Rezension zu "AktenEinsicht" von Christina Clemm
Christina Clemm ist seit vielen Jahren als Anwältin aktiv und vertritt insbesondere Frauen und weiblich gelesene Personen mit Gewalterfahrungen. Das vorliegende Buch ist das Resultat ihrer Arbeit und der dort gewonnenen Erkenntnisse.
In einzelnen Kapiteln werden Schicksale geschildert, von Frauen, die häuslicher Gewalt ausgesetzt sind, vergewaltigt werden, die einem Femizid knapp entgehen, die anderweitge Gewalt erfahren, die mit Diskriminierung zu tun haben. Es handelt sich um verfremdete Geschichten, um den Schutz der Betroffenen zu wahren, aber wer sich mit dem Thema schon einmal befasst hat, kann schnell einordnen, dass diese Dinge regeläßig passieren. Viele der Geschichten sind nur schwer auszuhalten. Hoffnung gibt allein, dass die betroffenen Frauen oft eine unglaubliche Kraft mobilisieren, um sich gegen ihre Peiniger zu wehren.

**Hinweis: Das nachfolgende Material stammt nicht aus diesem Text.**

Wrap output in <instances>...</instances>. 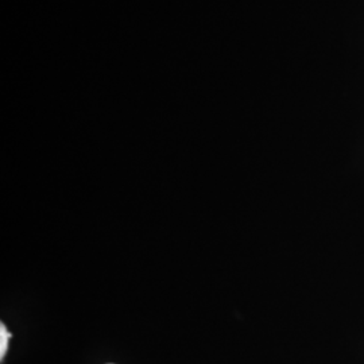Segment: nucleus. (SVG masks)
Masks as SVG:
<instances>
[{"instance_id": "obj_1", "label": "nucleus", "mask_w": 364, "mask_h": 364, "mask_svg": "<svg viewBox=\"0 0 364 364\" xmlns=\"http://www.w3.org/2000/svg\"><path fill=\"white\" fill-rule=\"evenodd\" d=\"M11 338V333L7 331L6 326L1 323L0 324V358L3 360L6 352H7V346H9V340Z\"/></svg>"}]
</instances>
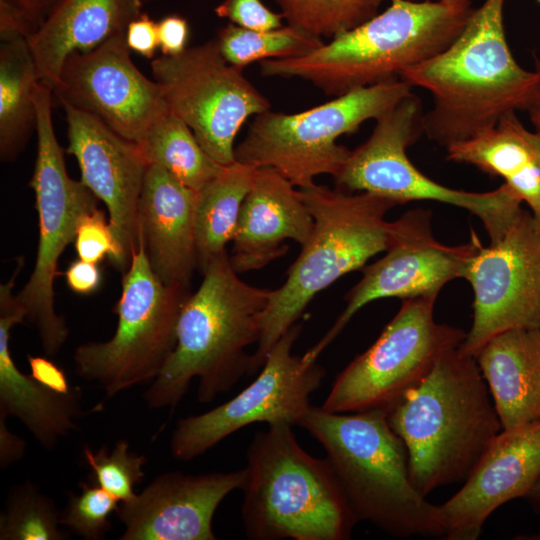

In die Schilderung dieser einzelnen Fälle lässt Clemm immer wieder Hintergründe einfließen, Informationen über gerichtliche Abläufe, Gesetzeslücken, strukturelle Diskriminierung. Diese Informationen sind mit einem Quellenverzeichnis belegt und bieten so auch einen guten Startpunkt, um weiter zu recherchieren.
Das Buch zeigt deutlich, dass misogyne Gewalt kein Einzelfall ist, sondern die Regel, und dass es vor allem auch strukturele Hindernisse sind, die eine Strafverfolgung oft erschweren. Es zeigt auch, wie wichtig es ist, feministische Anwältinnen, reflektierte Menschen in der Judikative zu haben, denen Traumareaktionen bekannt sind und die Fälle, in denen Diskriminierung eine Rolle spielt, als solche behandeln.
Eine Pflichtlektüre für alle, die für Gleichberechtigung und gegen DIskriminierung kämpfen, für die, die mehr über dieses Thema erfahren möchten, und für die, die sich mit den juristischen Grundlagen in Deutschland etwas mehr befassen möchten. Eigentlich also eine Pflichtlektüre für alle.